• [GIVEN TEXT]
"""
WTF? Am I indestructable?

I don’t even have a scratch on me, yet I’m surprised I’m still alive. Let me explain.

My Grandmother died last week (not unexpectedly - she was 90) and I was driving up I-95 in my Ford Ranger to go to her funeral this morning. The right rear tire’s entire belt came off at 85 mph. It was a relatively new tire, so I’m going to call a lawyer on Monday and probably sue Firestone. When the tread went, the back end swung out and I hit the guard rail head on while I was still probably doing 80. Right before impact the only thought I had time to think was “Hmm. This is gonna suck”. Then the truck flipped over 3 times. Three damn times! It came to rest laying on the driver’s side door and the cab started to rapidly fill with smoke.

“Monkey”, I thought “now would probably be a good time to get out of the truck”. So I turned off the engine and climbed out the passenger side door as a crowd of motorists started to gather. I stood next to the truck thinking “yep, that pretty much sucked alright”. But what I said was “Anybody got a cigarette? I think I left mine in the truck.” People kept asking me if I was alright and I looked over myself and realized that I didn’t even have so much as a bruise. Holy Fuck. The cop that responded to the scene told me that the last three overturns that he worked on that stretch of Interstate all resulted in fatalities and that he feared the worst until he saw me standing next to my overturned truck scratching my head and asking for a smoke.

That shit just doesn’t happen. People don’t normally just walk away from a wreck like that. I guess I got lucky.

Two bad things: I only have liability insurance, so if I don’t get any money out of Firestone, I’m going to have to eat the loss. More importantly, I missed my Grandmother’s Funeral because of this.

I’ll close the OP three pieces of advice:

  1. Don’t buy Firestone tires. They had a recall on them a few years ago for exactly the same problem.
  2. DO buy a Ford Ranger. That tough little truck probably saved my life. After the wrecker flipped it back over, me and the cop started looking at it and we both had the same thought, “Hell, I bet this thing still runs”
  3. Lastly, and this goes without saying: Wear your fucking seatbelt!
"""
• [TASK REQUIREMENTS]
**A)** According to the crash story, how fast was the truck going when the right rear tire's belt came off?
**B)** List the pieces of advice the writer gives at the end of the crash story.
**C)** Write the next part of the crash story, picking up after its last line.
The items that follow have no connection to the crash story.

• [DATASET RECORDS]
"""
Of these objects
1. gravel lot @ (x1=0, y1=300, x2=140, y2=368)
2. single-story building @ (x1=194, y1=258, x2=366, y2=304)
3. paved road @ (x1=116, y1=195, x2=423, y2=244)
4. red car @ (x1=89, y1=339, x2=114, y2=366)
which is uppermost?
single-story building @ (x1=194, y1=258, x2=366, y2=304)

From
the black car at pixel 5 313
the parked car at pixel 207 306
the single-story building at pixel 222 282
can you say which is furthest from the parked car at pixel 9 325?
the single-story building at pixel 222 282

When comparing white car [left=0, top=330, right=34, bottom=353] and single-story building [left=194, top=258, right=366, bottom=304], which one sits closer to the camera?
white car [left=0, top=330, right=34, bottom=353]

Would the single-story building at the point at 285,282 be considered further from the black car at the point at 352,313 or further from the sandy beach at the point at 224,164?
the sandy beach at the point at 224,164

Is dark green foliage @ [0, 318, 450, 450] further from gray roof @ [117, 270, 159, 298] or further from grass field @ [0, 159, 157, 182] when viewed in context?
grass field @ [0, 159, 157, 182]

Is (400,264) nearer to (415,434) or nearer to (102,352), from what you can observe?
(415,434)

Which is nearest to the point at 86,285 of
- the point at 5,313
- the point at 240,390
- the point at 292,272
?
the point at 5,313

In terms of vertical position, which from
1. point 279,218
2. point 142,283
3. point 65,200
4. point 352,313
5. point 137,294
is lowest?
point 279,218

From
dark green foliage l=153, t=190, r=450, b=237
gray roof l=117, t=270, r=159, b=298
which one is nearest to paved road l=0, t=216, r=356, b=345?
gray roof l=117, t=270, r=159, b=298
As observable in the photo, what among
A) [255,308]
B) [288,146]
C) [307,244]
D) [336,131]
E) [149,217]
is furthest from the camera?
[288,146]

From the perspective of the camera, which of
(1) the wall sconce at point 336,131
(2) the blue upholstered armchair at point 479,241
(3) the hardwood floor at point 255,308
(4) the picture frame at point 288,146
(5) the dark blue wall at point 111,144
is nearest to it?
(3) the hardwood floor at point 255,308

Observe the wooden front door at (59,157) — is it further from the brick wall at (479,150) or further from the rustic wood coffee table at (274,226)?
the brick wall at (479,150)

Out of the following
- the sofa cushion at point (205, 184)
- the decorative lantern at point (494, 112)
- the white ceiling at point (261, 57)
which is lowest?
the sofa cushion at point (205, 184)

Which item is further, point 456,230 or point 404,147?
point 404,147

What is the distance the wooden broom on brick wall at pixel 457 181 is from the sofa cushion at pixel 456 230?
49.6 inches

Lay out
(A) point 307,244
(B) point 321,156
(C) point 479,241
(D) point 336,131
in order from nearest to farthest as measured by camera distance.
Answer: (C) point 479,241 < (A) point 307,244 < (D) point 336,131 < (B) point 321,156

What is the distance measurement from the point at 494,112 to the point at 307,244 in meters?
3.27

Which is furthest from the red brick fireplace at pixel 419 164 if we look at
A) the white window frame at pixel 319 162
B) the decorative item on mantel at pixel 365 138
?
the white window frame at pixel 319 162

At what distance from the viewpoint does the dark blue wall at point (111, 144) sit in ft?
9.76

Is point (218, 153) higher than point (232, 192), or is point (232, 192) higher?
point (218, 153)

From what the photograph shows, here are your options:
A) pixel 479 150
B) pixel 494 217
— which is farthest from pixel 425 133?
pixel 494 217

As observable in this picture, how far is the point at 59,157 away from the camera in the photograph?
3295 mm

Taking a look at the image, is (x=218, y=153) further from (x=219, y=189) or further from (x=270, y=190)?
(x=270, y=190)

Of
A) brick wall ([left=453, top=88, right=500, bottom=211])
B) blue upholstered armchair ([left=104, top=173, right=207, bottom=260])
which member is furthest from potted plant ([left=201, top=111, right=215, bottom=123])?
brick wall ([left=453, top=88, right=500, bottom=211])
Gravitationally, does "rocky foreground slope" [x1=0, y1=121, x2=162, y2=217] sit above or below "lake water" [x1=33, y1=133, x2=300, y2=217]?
"""
• [EXPECTED RESPONSES]
**A)** 85 mph.

**B)**
1. Don't buy Firestone tires.
2. Do buy a Ford Ranger.
3. Wear your seatbelt.

**C)**
Wow. Glad you’re OK. And glad that you were wearing your seatbelt.

So did you get that smoke?

::chuckle::. Yes, I did actually.

Isn’t saying ‘I am INVINCIBLE!’ one of the signs that the Evil Mastermind is going to get killed in under 10 seconds?

Probably, but I like to view it more akin to the movie Unbreakable.

Good on ya for wearing the seatbelt! I lost a perfectly good father-in-law because he didn’t wear his. I’m glad all turned out well for you! Now go buy a lottery ticket :slight_smile:

I think you should give up smoking, it’ll kill you one of these days.

Better than finding out that you’re really Mr. Glass in that situation, huh?

Glad you’re still alive, Monkey.

you totally lucked out. Don’t fucking do it again.

Sage advice. Glad you’re OK.

Kickass story, sorry about the truck, glad you’re OK!

That’s funny. The first thing I did when I got home was have the taxi swing buy the gas station so I could buy some beer (I sure as Hell needed one after that) … and a scratch off ticket. I lost though.

Casdave, good one. :slight_smile: mhendo, Ogre, et al. Thanks.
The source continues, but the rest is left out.